MARSHALL COUNTY, Ala. – A battle now rages over who should get stimulus checks, especially for those behind bars.
Alabama Attorney General Steve Marshall told News 19’s sister station in Mobile that as many as 2,000 inmates in state prisons received more than $2 million in stimulus money.
He also confirmed inmates are eligible for all three rounds of the stimulus checks.
Dozens of inmates inside the Marshall County jail also received a check.
“If they want to buy socks, clothing, toiletry items, food, stuff like that or if they want to use it to buy phone time to talk to their relatives or families and all that type stuff, then they can do that,” said Sheriff Phil Sims.
Sims told News 19 that only about 44 of the 200 or so inmates in jail qualified for a payment.
Many had already been released, so their checks were returned to the sender.

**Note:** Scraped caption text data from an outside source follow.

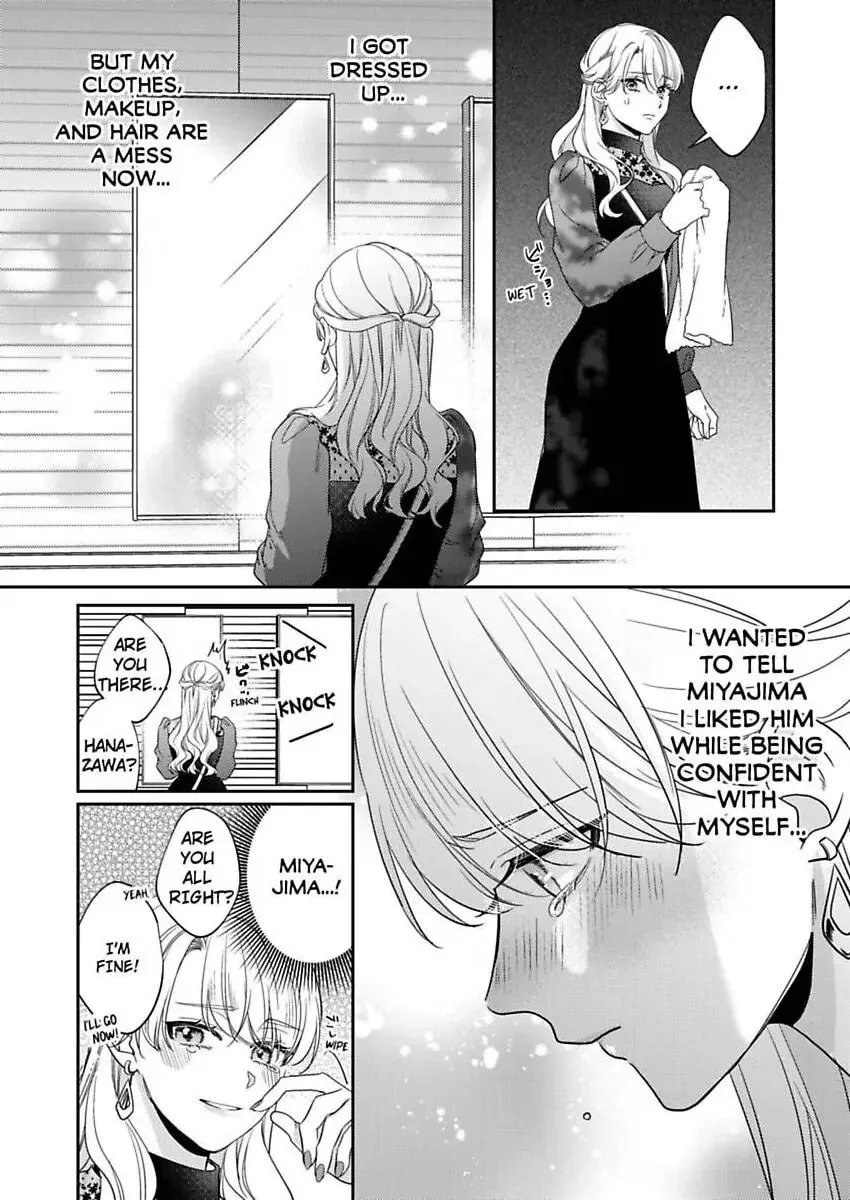 Dry na Douki no Dekiaiheki Chapter 18 page 19 - 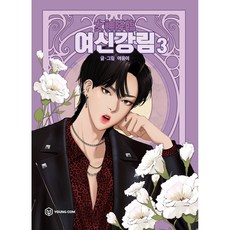 女神降臨 3, YOUNG COM, 貓咪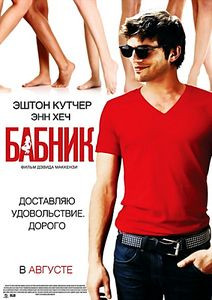 Бабник 2 на DVD Бабник 2 на DVD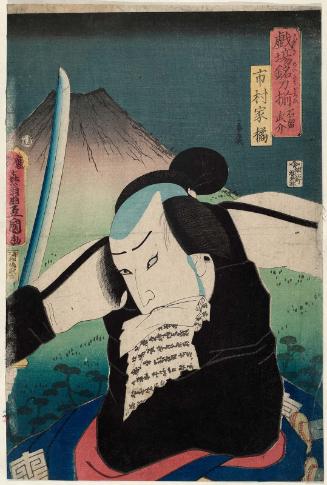 Actor Ichimura Kakitsu (Uzaemon XIII) as Ishidome Busuke, from the series Great Swords of Kabuki Collected (Kabuki meitô soroi)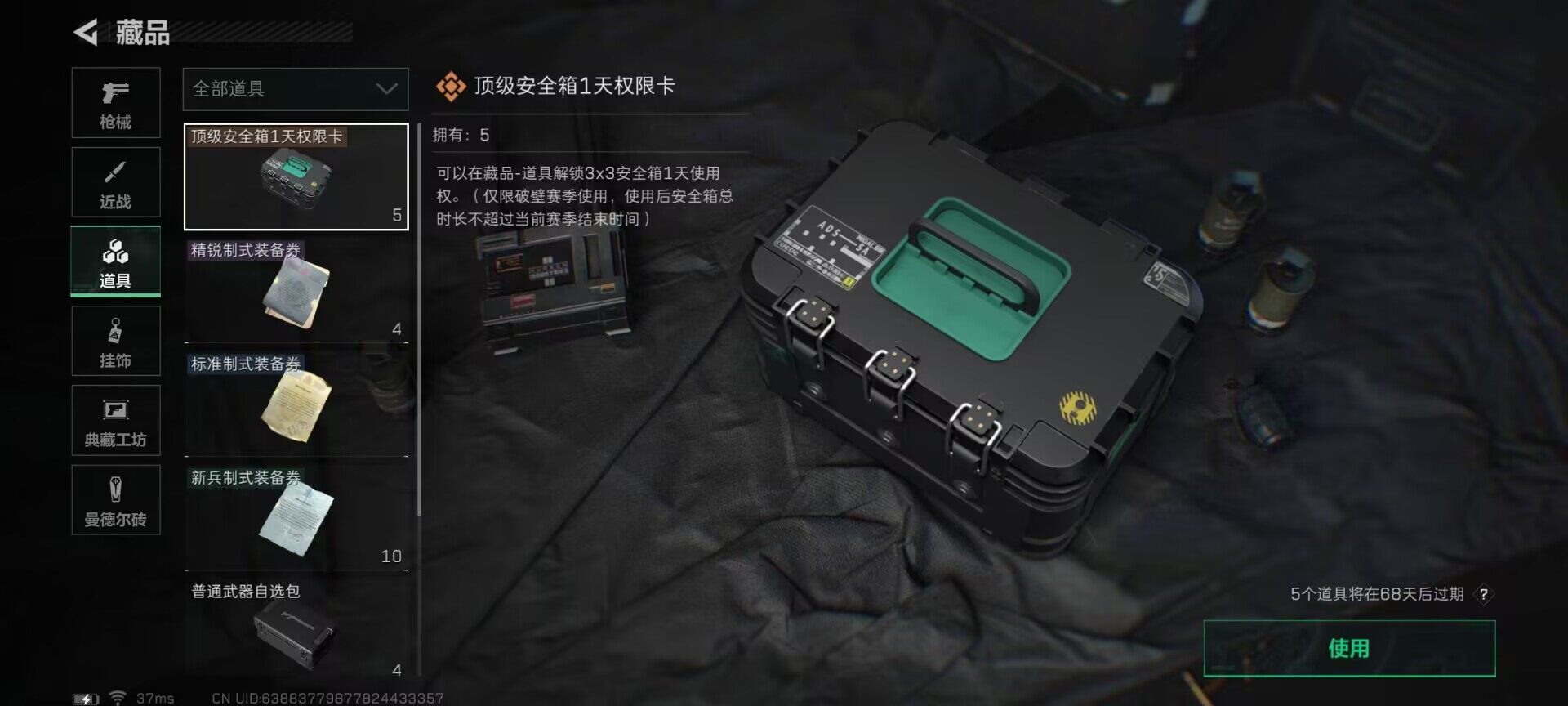 SJZEY310145三角洲行动账号详情图8 SJZEY310145三角洲行动账号详情图8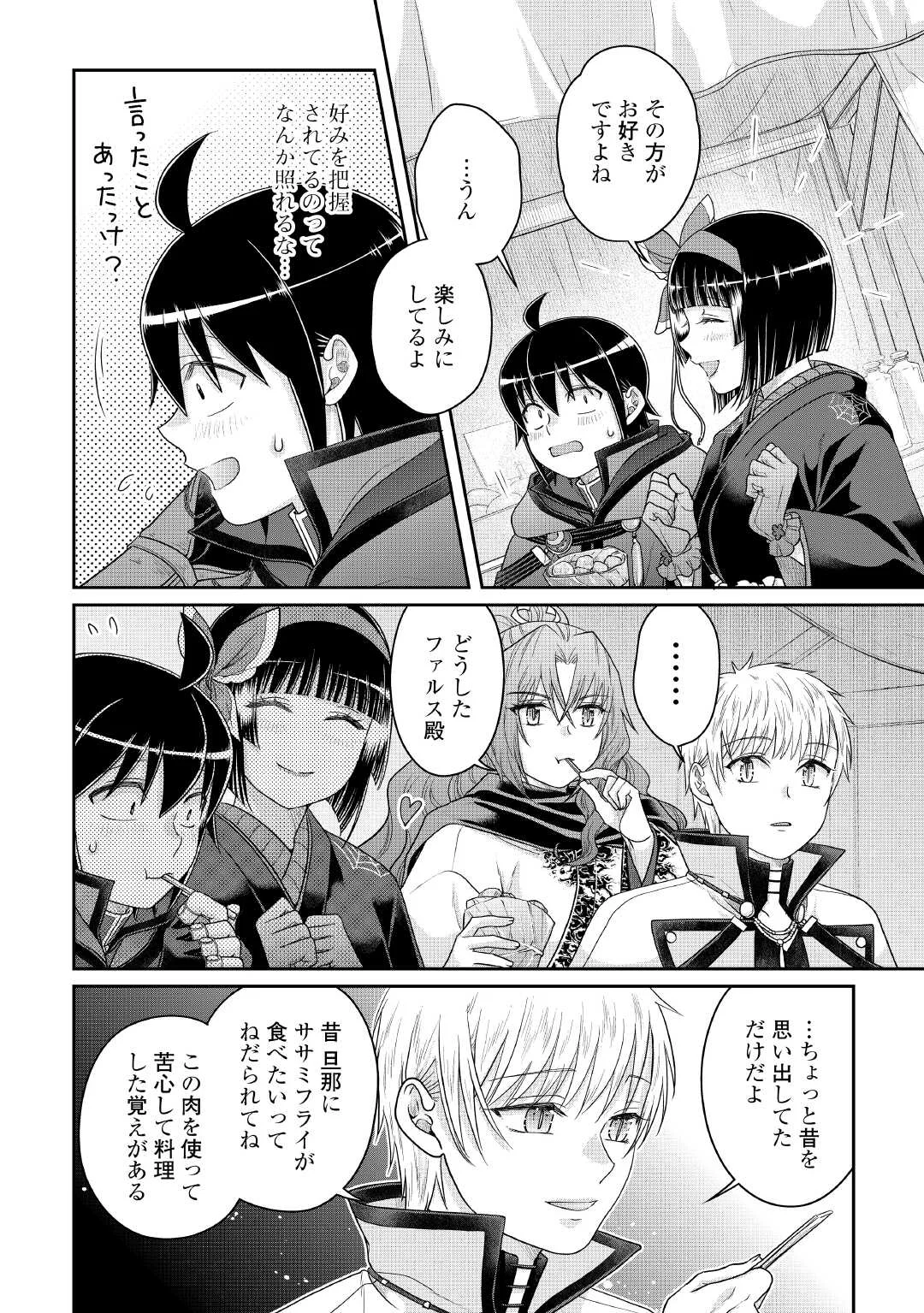 月が導く異世界道中 第119話 - Page 24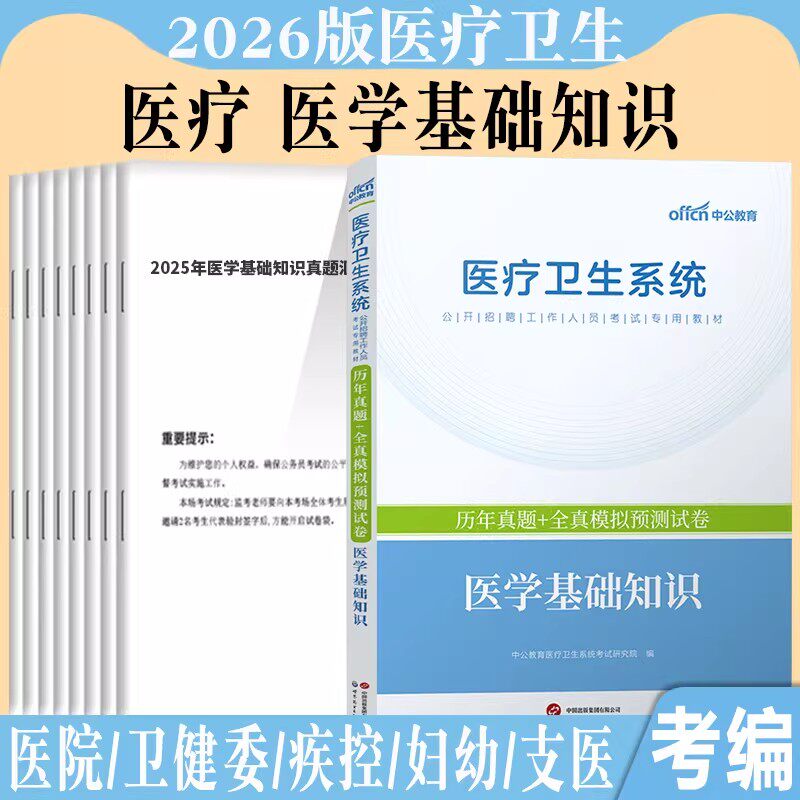 医学基础知识真题中公2026年医疗卫生系统事业单位编制卫健委医院考试用书医基教材历年真题库试卷刷题福建河南山东陕西四川贵州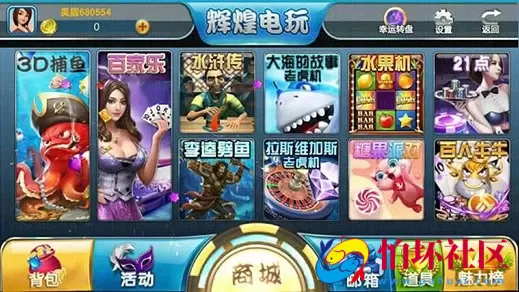 APP金币玩法之网狐深度二开版太阳城电玩棋牌游戏平台源码运营版程序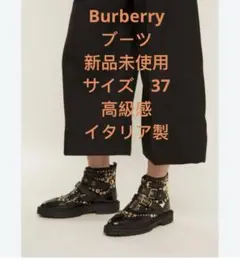 超レア 新品 Burberry イタリア製 革靴 稀少 ロック パンク リベットのサムネイル
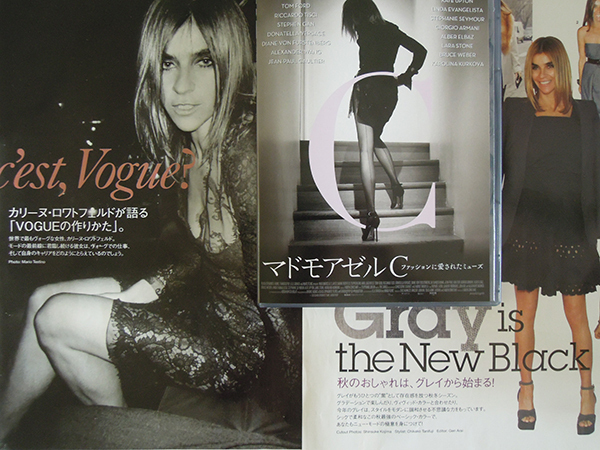 潔く美しい！VOGUEカリスマ編集長の生き方を描いた映画3選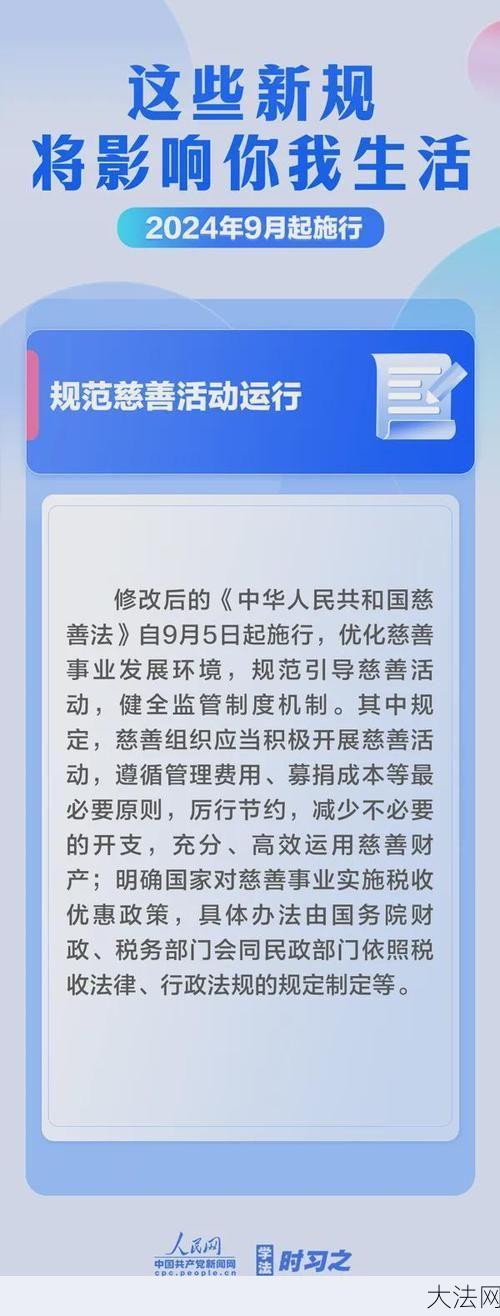 2023年4月新规实施，都有哪些影响民众生活的新政策？-大法网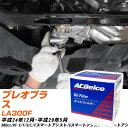 オイルフィルター ACデルコ スバル プレオプラス LA300F H24.12-H29.5 KF PF308J オイルエレメント 数量1点 【H10ZKN】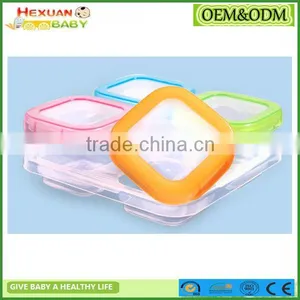 Baby Food Container Baby Blocks Freezer Storage Containers thumbnail-1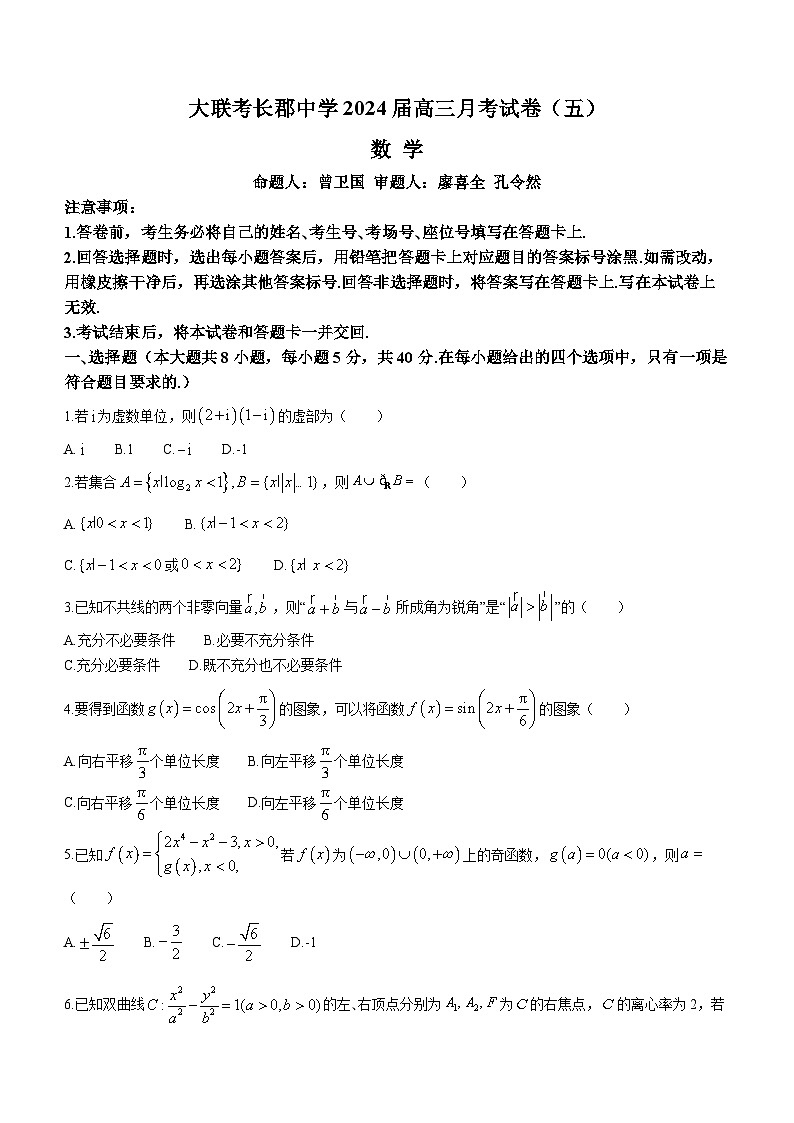 湖南省长沙市长郡中学2023-2024学年高三数学上学期月考试卷（五）（Word版附解析）01
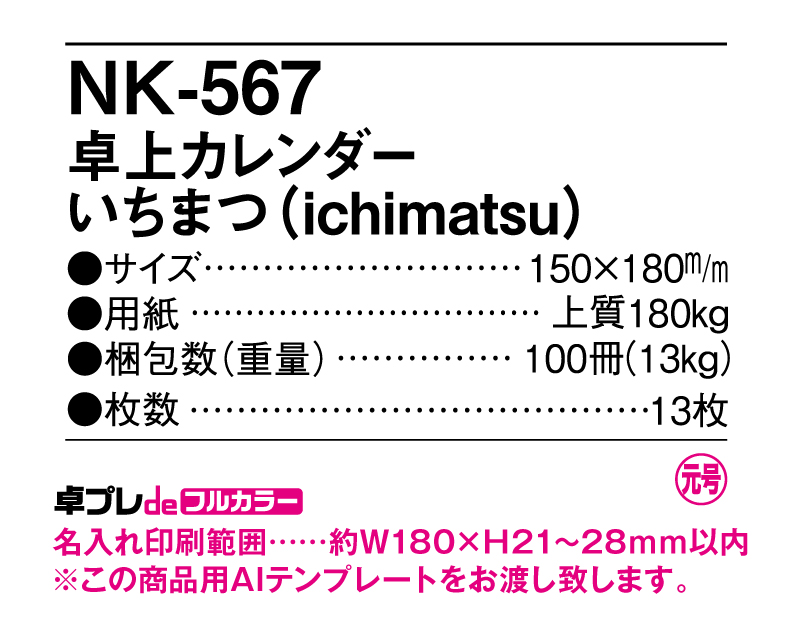 2025年 NK-567(MM-15) 卓上カレンダー いちまつ(ichimatsu)【30部より既製品卓上カレンダーカラー名入れ印刷】【卓プレdeフルカラー】搭載-5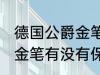 德国公爵金笔有保存价值吗 德国公爵金笔有没有保存价值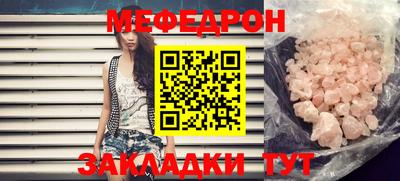 каннабис Пыть-Ях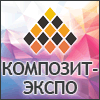 «КОМПОЗИТ-ЭКСПО» 2023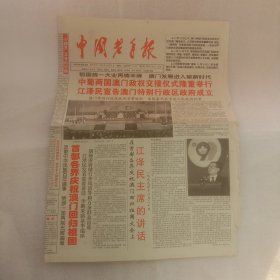 中国老年报1999年12月22日澳门回归特刊4版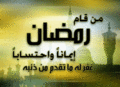 تصغير للنسخة بتاريخ ٠٤:٣٧، ٣٠ يوليو ٢٠١٠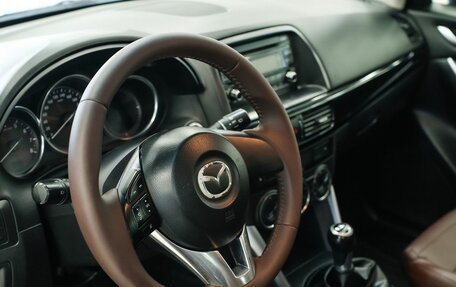 Mazda CX-5 II, 2013 год, 1 022 000 рублей, 9 фотография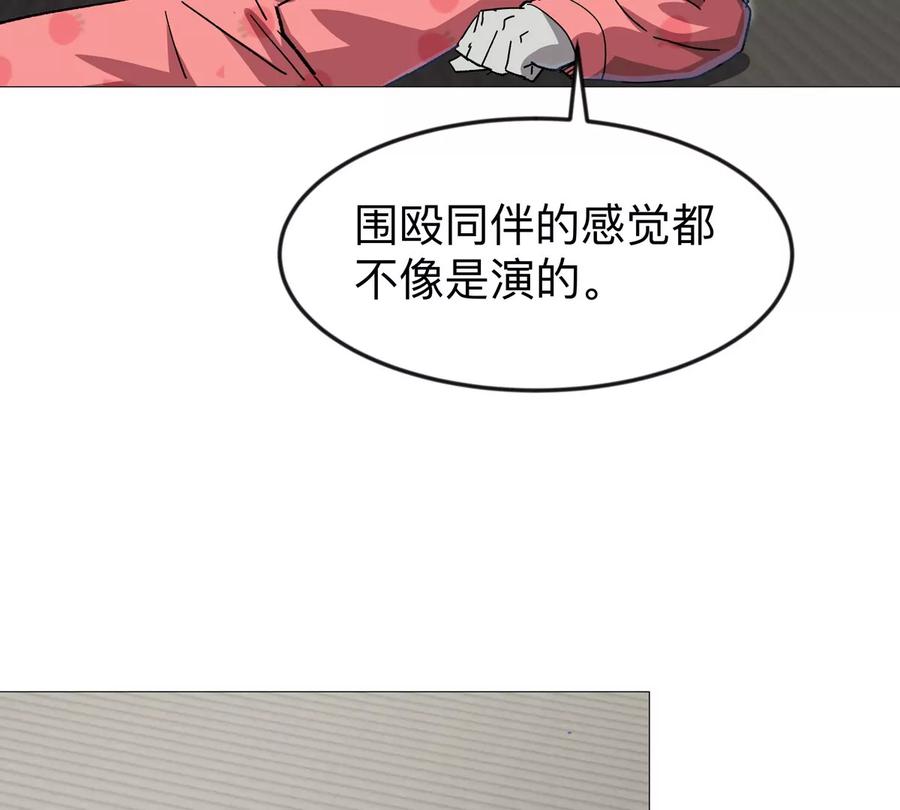 江思先生 第124话 没人可以背叛大王！ 第14页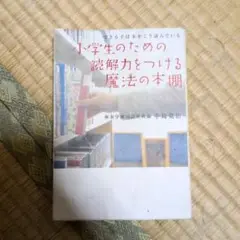 Item thumbnail for item 6301b82e-28e3-4351-8fdd-8c5f9d5bbd6f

Arab resident Christopher Hamby said he thinks those payments should be returned to the inmates and state prisoner’s victims.
“If they killed someone’s husband, now that man can’t work to feed his family. They should get the stimulus, not the prisoner. They’re the ones who broke the law. It’s supposed to help the economy, not help the prison economy because that’s all that’s going to do. We should have the money here so that stores can stay open and feed people and keep their food on their table,” said Hamby.
Redirecting the funding to victims is something Marshall said he is currently working on.
“I don’t disagree with that but before we can make them do that we’re going to need some guidance from somebody. As of right now, my understanding is they get a stimulus check and it’s theirs just like it’s yours or mine,” he explained.
Sims said his department has not gotten any guidance on how the money should be spent, so they just put it on the inmate’s books so they can do the only kind of shopping allowed in a jail.
“We all know they can’t go shopping. They can pay their bills while they’re in jail, so it’s kind of a mixed bag of things,” Sims added.
He said if there is any money leftover in the inmates’ accounts when they’re released, the sheriff’s office will write a check to refund the balance.
The eligibility requirements for the stimulus payouts were left broad under the CARES Act, but the law states they must be u.s. citizens or legal residents, have filed a recent tax return, or filled out an irs form to request the payment.